Despite standing just 22 centimetres tall, the Labubu made massive waves this year. Designed by Hong Kong-born and Netherlands-based artist Kasing Lung, the fluffy keychain monsters gained popularity after Lisa from Blackpink was spotted with one clipped to her bag. Labubu quickly surpassed being a fun toy and reached internet fame. 

TikToker Jungle Pops made a viral satirical video claiming to own “the one and only 24k gold Labubu […] the most expensive Labubu in the world.” With a $55 CAD price tag, many wishing to participate in the trend bought knock-off versions, and fast fashion brands began slapping the Labubu face on everything. Mounds of these items ended up in landfills after the trend died down.

Labubu is beneficial to us all this year, as it serves as a reminder of how quickly trends can become harmful.
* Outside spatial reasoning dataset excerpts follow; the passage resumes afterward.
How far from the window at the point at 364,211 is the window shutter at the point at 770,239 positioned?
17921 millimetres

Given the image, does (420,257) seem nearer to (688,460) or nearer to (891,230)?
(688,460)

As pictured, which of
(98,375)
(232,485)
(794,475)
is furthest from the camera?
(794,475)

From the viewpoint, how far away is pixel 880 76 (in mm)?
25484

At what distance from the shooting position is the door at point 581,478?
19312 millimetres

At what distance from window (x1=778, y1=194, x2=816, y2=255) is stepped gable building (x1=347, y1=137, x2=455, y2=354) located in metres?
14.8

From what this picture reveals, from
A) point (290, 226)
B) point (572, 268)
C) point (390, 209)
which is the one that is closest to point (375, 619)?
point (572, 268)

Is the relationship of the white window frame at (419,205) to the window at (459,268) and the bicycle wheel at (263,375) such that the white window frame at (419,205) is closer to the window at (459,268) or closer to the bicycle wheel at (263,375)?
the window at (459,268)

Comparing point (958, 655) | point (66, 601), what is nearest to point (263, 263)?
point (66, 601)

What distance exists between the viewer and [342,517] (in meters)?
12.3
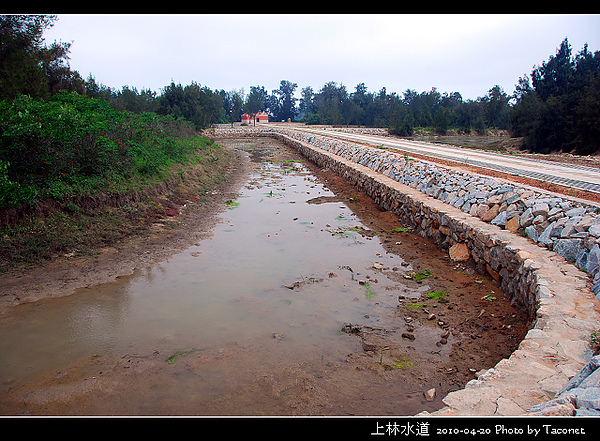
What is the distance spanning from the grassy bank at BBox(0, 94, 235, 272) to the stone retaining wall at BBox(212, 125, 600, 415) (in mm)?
6846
In a world where memes are not just funny jokes among friends, but prompts to consume, Labubu can teach us how to keep memes online and in conversation, and off our credit cards.

Love Island USA – Malika Logossou

Season seven of Love Island, a reality dating show, temporarily became the internet’s obsession this year. Contestants live in a secluded villa under constant camera surveillance and must repeatedly recouple to avoid elimination through viewer votes. Memes, TikTok edits, songs, and host Ariana Madix’s ever-changing outfits made the season a shared cultural experience. However, the premise of finding love was replaced by lust and performative drama, as contestants appeared more focused on winning voter approval than forming genuine connections. 

Of the final couples—Huda Mustafa and Chris Seeley, who split during the finale, Pepe Garcia and Iris Kendall, Amaya Espinal and Bryan Arenales, and Olandria Carthen and Nicolas Vansteenberghe—only the last pair remain together. The winning couple, Espinal and Arenales, barely lasted one month in the real world.